==== GIVEN PASSAGE ====
Thanks to the acronym BE FAST, more people are aware of some of the classic signs of stroke, including face drooping, balance problems, speech difficulty and arm weakness. 

What people might not know is that a person having a stroke doesn’t have to display all of the symptoms. Any one, or a combination, can indicate a life-threatening emergency (see related accompanying information). This is the kind of information experts with the Stamp Out Stroke program share at the events they attend each year throughout Greater New Haven. 

A stroke occurs when blood flow to the brain is reduced or interrupted. Deprived of adequate nutrients, brain cells can begin to die within minutes.

“Educating people about stroke symptoms is vital, because the more people know what to watch for, the faster a stroke patient can get treatment,” said Ranisha Parker, RN, outreach and integration coordinator, Yale New Haven Stroke Center. “Timely treatment can help preserve brain function and potentially save lives.”

Led by the Yale New Haven Stroke Center, the Stamp Out Stroke program comprises nurses, physicians, neurology residents and physician and nursing students. They staff tables and booths at fairs, charity walks and other events and visit community organizations to educate people about stroke risk factors, warning signs and the importance of prompt care. The Stamp Out Stroke team adapted to COVID restrictions by holding virtual lectures for various organizations. With some restrictions lifted, team members have resumed many in-person activities, following safety protocols. Already this year, program staff and physicians have attended 10 events, with more scheduled. They talked to more than 235 people at four different events during September alone.

This kind of outreach benefits members of the community and the clinicians who care for them. 

“The importance of healthcare workers connecting with our local community cannot be overstated,” said neurologist Rachel Forman, MD. “To provide excellent care, we need to understand the needs of our patients. We must go further than providing resources that may never be accessed; we need to engage with people and listen to firsthand accounts about the many and complex roadblocks that hinder prevention.”
==== SUPPLIED INFORMATION ====
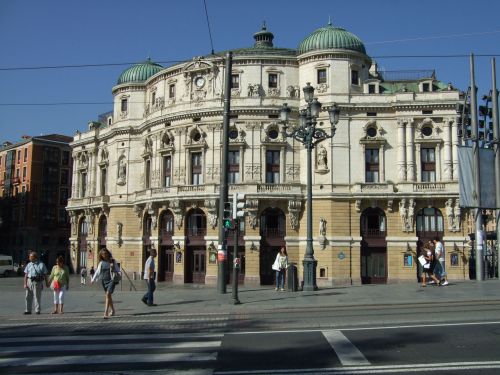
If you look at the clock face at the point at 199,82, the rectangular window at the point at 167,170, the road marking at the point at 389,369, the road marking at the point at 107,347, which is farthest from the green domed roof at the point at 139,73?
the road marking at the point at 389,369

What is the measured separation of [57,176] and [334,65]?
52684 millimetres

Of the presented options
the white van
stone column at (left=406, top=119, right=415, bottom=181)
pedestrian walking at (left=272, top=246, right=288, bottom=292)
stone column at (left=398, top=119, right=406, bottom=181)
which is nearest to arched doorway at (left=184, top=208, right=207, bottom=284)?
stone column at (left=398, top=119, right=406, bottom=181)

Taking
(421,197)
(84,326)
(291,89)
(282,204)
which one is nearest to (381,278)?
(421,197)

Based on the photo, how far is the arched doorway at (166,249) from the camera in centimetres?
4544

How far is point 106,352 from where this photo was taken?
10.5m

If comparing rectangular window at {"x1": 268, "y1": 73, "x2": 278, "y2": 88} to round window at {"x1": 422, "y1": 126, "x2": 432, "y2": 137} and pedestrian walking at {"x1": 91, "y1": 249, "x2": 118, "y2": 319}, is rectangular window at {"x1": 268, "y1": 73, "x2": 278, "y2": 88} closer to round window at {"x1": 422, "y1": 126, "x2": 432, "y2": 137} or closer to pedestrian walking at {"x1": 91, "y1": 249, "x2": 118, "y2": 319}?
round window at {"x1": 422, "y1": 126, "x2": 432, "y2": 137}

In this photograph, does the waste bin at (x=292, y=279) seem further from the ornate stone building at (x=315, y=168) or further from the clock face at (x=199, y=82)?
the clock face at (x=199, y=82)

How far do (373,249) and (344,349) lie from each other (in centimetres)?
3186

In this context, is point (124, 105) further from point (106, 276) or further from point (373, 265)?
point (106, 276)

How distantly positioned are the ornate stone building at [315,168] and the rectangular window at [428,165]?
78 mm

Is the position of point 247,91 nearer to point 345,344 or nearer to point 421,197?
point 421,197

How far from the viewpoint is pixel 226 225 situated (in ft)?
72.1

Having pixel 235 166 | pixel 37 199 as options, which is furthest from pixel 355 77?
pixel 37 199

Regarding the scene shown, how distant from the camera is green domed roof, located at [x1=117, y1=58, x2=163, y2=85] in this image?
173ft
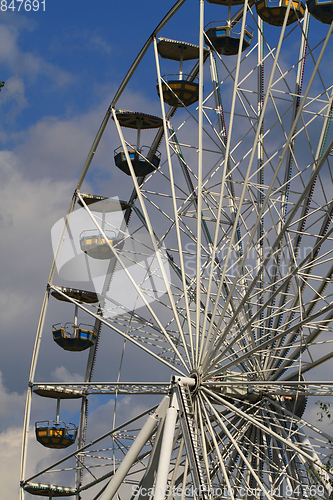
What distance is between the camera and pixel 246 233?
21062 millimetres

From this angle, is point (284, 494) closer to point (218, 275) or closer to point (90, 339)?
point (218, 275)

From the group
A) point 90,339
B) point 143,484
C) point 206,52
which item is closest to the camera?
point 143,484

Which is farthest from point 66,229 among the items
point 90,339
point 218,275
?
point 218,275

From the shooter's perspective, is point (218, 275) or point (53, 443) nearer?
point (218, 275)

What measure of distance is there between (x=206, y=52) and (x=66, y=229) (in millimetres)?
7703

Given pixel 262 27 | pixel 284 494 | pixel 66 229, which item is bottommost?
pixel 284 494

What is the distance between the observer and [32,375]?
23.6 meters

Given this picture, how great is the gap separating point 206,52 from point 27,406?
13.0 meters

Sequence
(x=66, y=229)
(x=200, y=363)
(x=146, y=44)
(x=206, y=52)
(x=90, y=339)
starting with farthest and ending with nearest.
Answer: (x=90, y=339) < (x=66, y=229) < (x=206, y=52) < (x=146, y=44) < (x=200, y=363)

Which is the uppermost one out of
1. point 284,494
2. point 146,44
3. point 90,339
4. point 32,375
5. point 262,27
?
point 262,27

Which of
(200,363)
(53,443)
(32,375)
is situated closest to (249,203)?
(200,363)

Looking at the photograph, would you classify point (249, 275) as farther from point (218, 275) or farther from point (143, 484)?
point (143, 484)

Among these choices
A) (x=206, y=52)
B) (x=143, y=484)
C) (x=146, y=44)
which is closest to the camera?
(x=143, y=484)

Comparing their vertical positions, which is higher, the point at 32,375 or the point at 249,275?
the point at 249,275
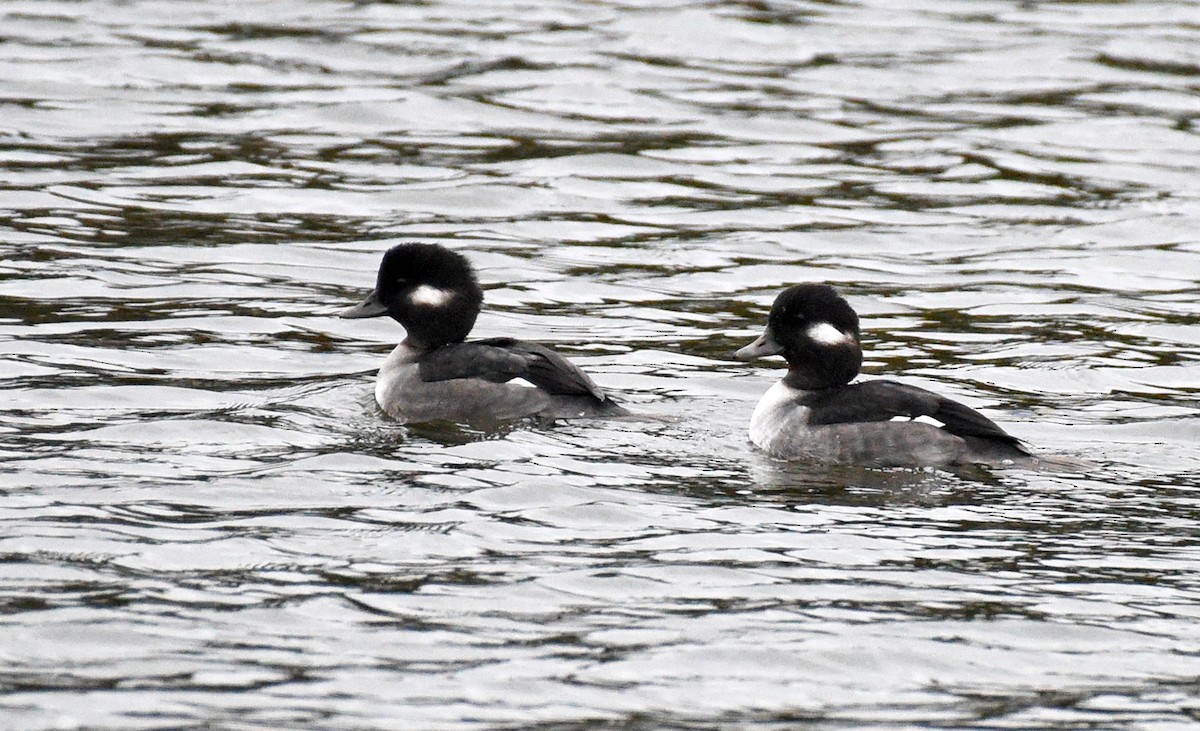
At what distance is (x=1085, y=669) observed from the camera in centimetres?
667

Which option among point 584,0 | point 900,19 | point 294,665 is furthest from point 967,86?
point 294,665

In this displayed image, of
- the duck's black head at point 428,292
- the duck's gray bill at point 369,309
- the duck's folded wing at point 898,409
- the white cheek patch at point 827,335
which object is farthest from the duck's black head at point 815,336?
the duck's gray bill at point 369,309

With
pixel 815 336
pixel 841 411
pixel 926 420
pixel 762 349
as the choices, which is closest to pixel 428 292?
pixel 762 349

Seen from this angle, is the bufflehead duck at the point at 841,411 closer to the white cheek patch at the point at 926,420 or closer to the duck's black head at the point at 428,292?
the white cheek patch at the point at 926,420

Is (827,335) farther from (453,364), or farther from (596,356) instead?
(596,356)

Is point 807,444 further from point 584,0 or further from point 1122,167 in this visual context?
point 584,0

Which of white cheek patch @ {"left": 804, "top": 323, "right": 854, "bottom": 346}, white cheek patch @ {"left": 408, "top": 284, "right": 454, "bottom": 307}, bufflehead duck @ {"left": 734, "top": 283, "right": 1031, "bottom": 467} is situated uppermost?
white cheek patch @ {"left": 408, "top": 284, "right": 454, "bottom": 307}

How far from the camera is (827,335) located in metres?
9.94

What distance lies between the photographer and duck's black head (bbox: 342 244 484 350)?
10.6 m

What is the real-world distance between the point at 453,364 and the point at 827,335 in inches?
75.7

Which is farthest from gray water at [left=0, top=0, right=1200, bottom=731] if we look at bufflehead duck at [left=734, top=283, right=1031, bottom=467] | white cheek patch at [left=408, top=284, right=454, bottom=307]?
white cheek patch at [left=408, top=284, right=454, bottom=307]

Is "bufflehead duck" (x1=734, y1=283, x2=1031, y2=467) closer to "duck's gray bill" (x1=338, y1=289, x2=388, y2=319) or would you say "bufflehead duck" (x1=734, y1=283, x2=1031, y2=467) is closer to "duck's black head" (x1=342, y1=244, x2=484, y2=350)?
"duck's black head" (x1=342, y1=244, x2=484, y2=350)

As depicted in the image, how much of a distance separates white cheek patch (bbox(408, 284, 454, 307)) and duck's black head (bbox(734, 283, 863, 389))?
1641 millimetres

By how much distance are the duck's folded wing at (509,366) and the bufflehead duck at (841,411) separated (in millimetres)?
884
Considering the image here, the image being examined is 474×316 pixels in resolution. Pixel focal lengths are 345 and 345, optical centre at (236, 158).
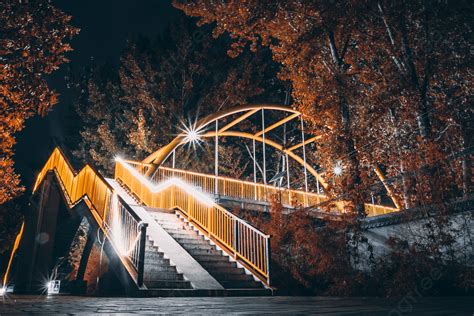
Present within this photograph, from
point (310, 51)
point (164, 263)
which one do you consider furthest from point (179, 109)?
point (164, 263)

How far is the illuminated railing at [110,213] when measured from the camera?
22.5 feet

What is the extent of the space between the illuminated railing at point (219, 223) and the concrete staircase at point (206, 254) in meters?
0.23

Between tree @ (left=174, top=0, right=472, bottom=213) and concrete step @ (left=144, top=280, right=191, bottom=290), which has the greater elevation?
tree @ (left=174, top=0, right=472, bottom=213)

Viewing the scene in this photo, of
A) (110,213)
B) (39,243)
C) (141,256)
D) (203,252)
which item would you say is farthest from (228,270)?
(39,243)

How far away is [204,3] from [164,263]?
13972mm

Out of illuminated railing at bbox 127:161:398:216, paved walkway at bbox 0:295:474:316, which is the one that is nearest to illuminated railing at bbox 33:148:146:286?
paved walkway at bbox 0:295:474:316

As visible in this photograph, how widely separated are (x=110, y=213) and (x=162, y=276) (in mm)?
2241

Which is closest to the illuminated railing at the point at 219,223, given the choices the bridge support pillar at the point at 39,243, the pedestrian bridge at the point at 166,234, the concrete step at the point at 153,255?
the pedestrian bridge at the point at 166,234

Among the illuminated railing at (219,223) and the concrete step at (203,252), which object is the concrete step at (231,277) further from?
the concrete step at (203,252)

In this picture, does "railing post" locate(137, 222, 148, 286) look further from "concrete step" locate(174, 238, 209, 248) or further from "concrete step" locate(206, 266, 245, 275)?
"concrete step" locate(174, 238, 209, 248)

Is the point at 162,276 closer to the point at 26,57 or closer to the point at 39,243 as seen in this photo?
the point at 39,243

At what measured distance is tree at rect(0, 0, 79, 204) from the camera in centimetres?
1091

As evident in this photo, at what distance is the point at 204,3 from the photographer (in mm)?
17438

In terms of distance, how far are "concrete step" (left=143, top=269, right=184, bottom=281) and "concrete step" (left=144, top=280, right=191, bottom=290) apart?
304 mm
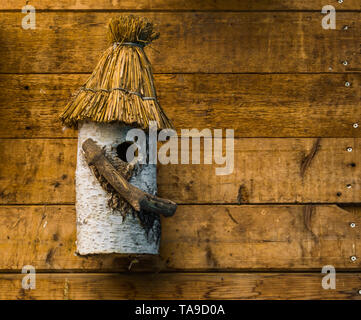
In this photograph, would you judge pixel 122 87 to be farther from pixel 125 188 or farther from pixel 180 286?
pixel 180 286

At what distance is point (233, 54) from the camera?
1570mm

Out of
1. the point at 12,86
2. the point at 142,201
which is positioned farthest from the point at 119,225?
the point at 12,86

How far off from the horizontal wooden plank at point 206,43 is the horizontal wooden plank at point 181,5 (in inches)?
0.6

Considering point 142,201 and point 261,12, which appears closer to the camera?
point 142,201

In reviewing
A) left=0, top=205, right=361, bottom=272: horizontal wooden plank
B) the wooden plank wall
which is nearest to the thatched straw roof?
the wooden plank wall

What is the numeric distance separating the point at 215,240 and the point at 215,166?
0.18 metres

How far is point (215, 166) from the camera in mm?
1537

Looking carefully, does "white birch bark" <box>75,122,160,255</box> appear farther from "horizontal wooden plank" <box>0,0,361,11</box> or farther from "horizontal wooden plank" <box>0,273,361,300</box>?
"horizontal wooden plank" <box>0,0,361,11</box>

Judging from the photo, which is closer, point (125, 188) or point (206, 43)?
====
• WHAT YOU NEED TO DO: Print the part of the stroke outreach article that opens with the words containing "Led by the Yale" and closes with "care for them.". This material has no connection to the text about the Stamp Out Stroke program.

• EXERCISE RESPONSE:
Led by the Yale New Haven Stroke Center, the Stamp Out Stroke program comprises nurses, physicians, neurology residents and physician and nursing students. They staff tables and booths at fairs, charity walks and other events and visit community organizations to educate people about stroke risk factors, warning signs and the importance of prompt care. The Stamp Out Stroke team adapted to COVID restrictions by holding virtual lectures for various organizations. With some restrictions lifted, team members have resumed many in-person activities, following safety protocols. Already this year, program staff and physicians have attended 10 events, with more scheduled. They talked to more than 235 people at four different events during September alone.

This kind of outreach benefits members of the community and the clinicians who care for them.